* _DIRECTIONS FOR THIS TASK_:
Format the lines below as a JSON list of strings, one string per line, with blank lines and the pictures left out.

####

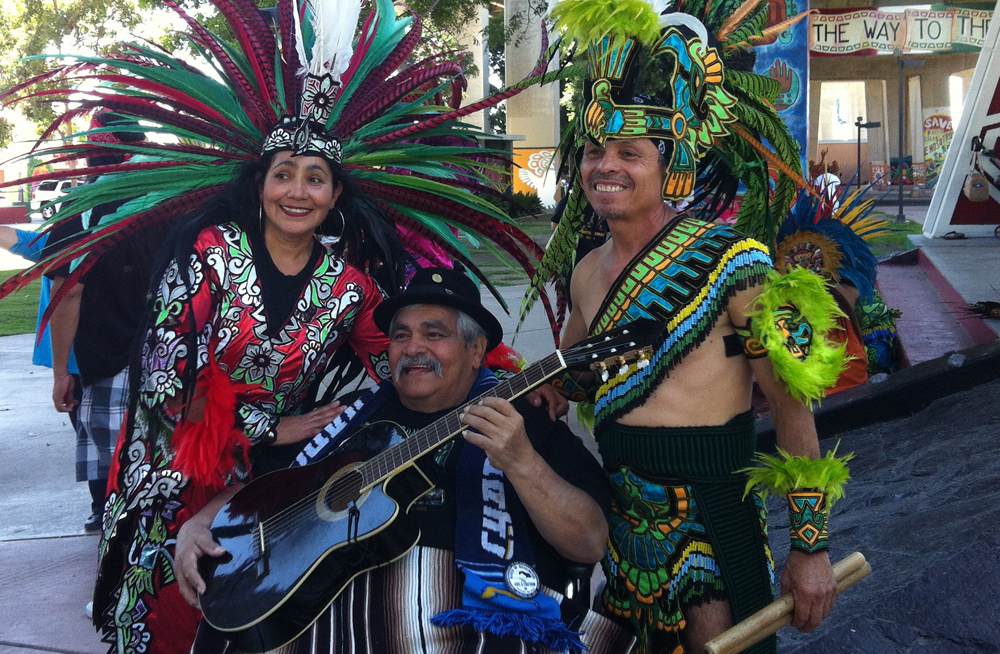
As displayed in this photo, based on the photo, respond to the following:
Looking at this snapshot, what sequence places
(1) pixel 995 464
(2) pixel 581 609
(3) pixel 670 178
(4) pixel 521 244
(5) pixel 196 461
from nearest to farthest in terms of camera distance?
(3) pixel 670 178, (2) pixel 581 609, (5) pixel 196 461, (4) pixel 521 244, (1) pixel 995 464

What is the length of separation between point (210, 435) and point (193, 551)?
1.03 feet

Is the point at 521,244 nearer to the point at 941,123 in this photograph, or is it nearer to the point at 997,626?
the point at 997,626

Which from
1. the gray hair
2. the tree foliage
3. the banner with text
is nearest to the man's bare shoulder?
the gray hair

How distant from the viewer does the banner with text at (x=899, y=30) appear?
27578 millimetres

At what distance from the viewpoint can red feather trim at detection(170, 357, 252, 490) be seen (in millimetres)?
2471

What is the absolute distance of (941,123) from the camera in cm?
3222

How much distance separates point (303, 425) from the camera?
264cm

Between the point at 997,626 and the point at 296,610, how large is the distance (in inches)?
87.4

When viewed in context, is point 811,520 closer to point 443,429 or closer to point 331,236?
point 443,429

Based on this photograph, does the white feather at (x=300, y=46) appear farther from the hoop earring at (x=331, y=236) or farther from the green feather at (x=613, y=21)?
the green feather at (x=613, y=21)

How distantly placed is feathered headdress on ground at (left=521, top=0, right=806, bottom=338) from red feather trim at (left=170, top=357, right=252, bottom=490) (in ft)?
3.90

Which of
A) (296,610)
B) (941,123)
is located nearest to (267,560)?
(296,610)

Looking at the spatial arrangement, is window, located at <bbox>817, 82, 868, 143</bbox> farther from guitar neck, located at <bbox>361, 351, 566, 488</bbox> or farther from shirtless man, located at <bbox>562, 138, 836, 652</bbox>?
guitar neck, located at <bbox>361, 351, 566, 488</bbox>

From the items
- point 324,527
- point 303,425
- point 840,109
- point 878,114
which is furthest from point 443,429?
point 840,109
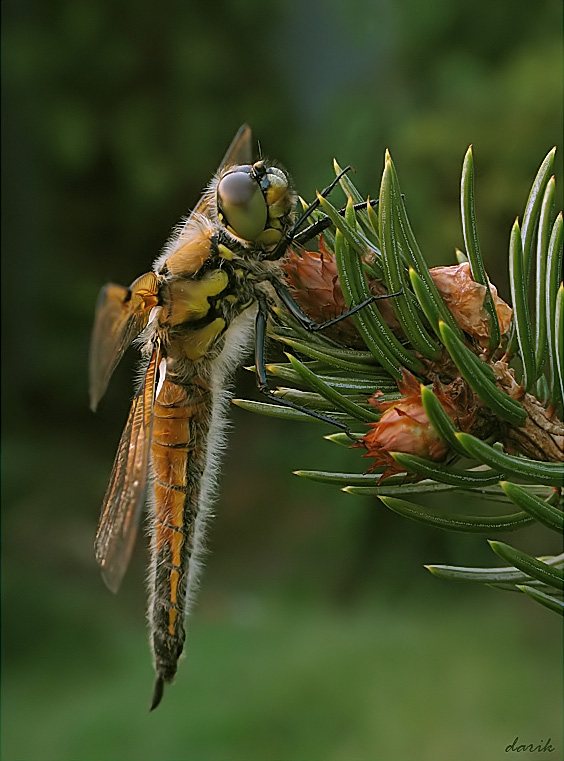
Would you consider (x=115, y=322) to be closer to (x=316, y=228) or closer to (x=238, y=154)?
(x=316, y=228)

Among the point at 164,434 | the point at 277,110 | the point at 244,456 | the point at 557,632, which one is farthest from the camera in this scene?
the point at 244,456

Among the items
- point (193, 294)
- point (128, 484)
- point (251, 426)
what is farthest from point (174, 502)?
point (251, 426)

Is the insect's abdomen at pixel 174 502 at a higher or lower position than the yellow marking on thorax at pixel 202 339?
lower

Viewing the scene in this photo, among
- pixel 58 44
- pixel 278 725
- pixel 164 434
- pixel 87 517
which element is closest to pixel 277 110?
pixel 58 44

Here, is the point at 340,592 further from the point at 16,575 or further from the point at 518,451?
the point at 518,451

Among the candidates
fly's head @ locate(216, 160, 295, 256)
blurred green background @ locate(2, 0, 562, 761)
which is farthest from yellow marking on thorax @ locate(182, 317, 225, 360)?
blurred green background @ locate(2, 0, 562, 761)

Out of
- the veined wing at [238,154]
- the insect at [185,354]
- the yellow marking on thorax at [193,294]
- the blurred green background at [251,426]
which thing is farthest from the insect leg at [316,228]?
the blurred green background at [251,426]

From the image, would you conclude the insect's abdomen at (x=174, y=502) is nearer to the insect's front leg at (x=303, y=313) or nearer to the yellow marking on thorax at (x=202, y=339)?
the yellow marking on thorax at (x=202, y=339)

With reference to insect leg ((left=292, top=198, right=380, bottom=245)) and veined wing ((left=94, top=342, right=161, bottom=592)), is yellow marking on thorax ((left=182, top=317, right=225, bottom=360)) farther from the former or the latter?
insect leg ((left=292, top=198, right=380, bottom=245))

####

* _RIGHT ANSWER_:
[
  "As displayed in this photo, based on the photo, respond to the following:",
  "Looking at this snapshot, what sequence places",
  "(1) pixel 995 464",
  "(2) pixel 581 609",
  "(3) pixel 670 178",
  "(4) pixel 521 244",
  "(5) pixel 196 461",
  "from nearest to farthest in terms of camera distance?",
  "(3) pixel 670 178, (2) pixel 581 609, (5) pixel 196 461, (4) pixel 521 244, (1) pixel 995 464",
  "What is the length of separation between point (210, 435) and point (193, 551)?",
  "1.03 feet",
  "Is the point at 521,244 nearer to the point at 941,123 in this photograph, or is it nearer to the point at 997,626?",
  "the point at 997,626",
  "Which from",
  "1. the gray hair",
  "2. the tree foliage",
  "3. the banner with text",
  "is nearest to the man's bare shoulder?",
  "the gray hair",
  "How distant from the viewer does the banner with text at (x=899, y=30) appear?",
  "27578 millimetres",
  "At what distance from the viewpoint can red feather trim at detection(170, 357, 252, 490) be seen (in millimetres)?",
  "2471",
  "What is the absolute distance of (941,123) from the camera in cm?",
  "3222",
  "How much distance separates point (303, 425) from the camera?",
  "264cm",
  "Between the point at 997,626 and the point at 296,610, how large is the distance (in inches)?",
  "87.4",
  "When viewed in context, is point 811,520 closer to point 443,429 or closer to point 331,236?",
  "point 443,429",
  "Based on this photograph, does the white feather at (x=300, y=46) appear farther from the hoop earring at (x=331, y=236) or farther from the green feather at (x=613, y=21)?",
  "the green feather at (x=613, y=21)",
  "How distantly placed is feathered headdress on ground at (left=521, top=0, right=806, bottom=338) from red feather trim at (left=170, top=357, right=252, bottom=490) (in ft)?",
  "3.90",
  "Which of",
  "A) (296,610)",
  "B) (941,123)",
  "is located nearest to (267,560)?",
  "(296,610)",
  "Looking at the spatial arrangement, is window, located at <bbox>817, 82, 868, 143</bbox> farther from guitar neck, located at <bbox>361, 351, 566, 488</bbox> or farther from shirtless man, located at <bbox>562, 138, 836, 652</bbox>?",
  "guitar neck, located at <bbox>361, 351, 566, 488</bbox>",
  "From the items",
  "- point 324,527",
  "- point 303,425",
  "- point 840,109",
  "- point 878,114",
  "which is furthest from point 443,429?",
  "point 840,109",
  "Would you consider (x=115, y=322) to be closer to (x=316, y=228) or closer to (x=238, y=154)?",
  "(x=316, y=228)",
  "Among the point at 164,434 | the point at 277,110 | the point at 244,456 | the point at 557,632, which one is farthest from the camera in this scene?",
  "the point at 244,456",
  "Among the items",
  "- point (193, 294)",
  "- point (128, 484)",
  "- point (251, 426)",
  "what is farthest from point (174, 502)?",
  "point (251, 426)",
  "Is the insect's abdomen at pixel 174 502 at a higher or lower position than the yellow marking on thorax at pixel 202 339?",
  "lower",
  "Viewing the scene in this photo, among",
  "- pixel 58 44",
  "- pixel 278 725",
  "- pixel 164 434",
  "- pixel 87 517",
  "which element is closest to pixel 277 110?",
  "pixel 58 44",
  "Here, is the point at 340,592 further from the point at 16,575 or further from the point at 518,451?",
  "the point at 518,451",
  "Among the candidates",
  "fly's head @ locate(216, 160, 295, 256)",
  "blurred green background @ locate(2, 0, 562, 761)",
  "which is farthest from yellow marking on thorax @ locate(182, 317, 225, 360)?",
  "blurred green background @ locate(2, 0, 562, 761)",
  "Out of",
  "- the veined wing at [238,154]",
  "- the insect at [185,354]",
  "- the yellow marking on thorax at [193,294]",
  "- the blurred green background at [251,426]",
  "which thing is farthest from the insect leg at [316,228]?",
  "the blurred green background at [251,426]",
  "From the image, would you conclude the insect's abdomen at (x=174, y=502) is nearer to the insect's front leg at (x=303, y=313) or nearer to the yellow marking on thorax at (x=202, y=339)?",
  "the yellow marking on thorax at (x=202, y=339)",
  "With reference to insect leg ((left=292, top=198, right=380, bottom=245)) and veined wing ((left=94, top=342, right=161, bottom=592)), is yellow marking on thorax ((left=182, top=317, right=225, bottom=360)) farther from the former or the latter?",
  "insect leg ((left=292, top=198, right=380, bottom=245))"
]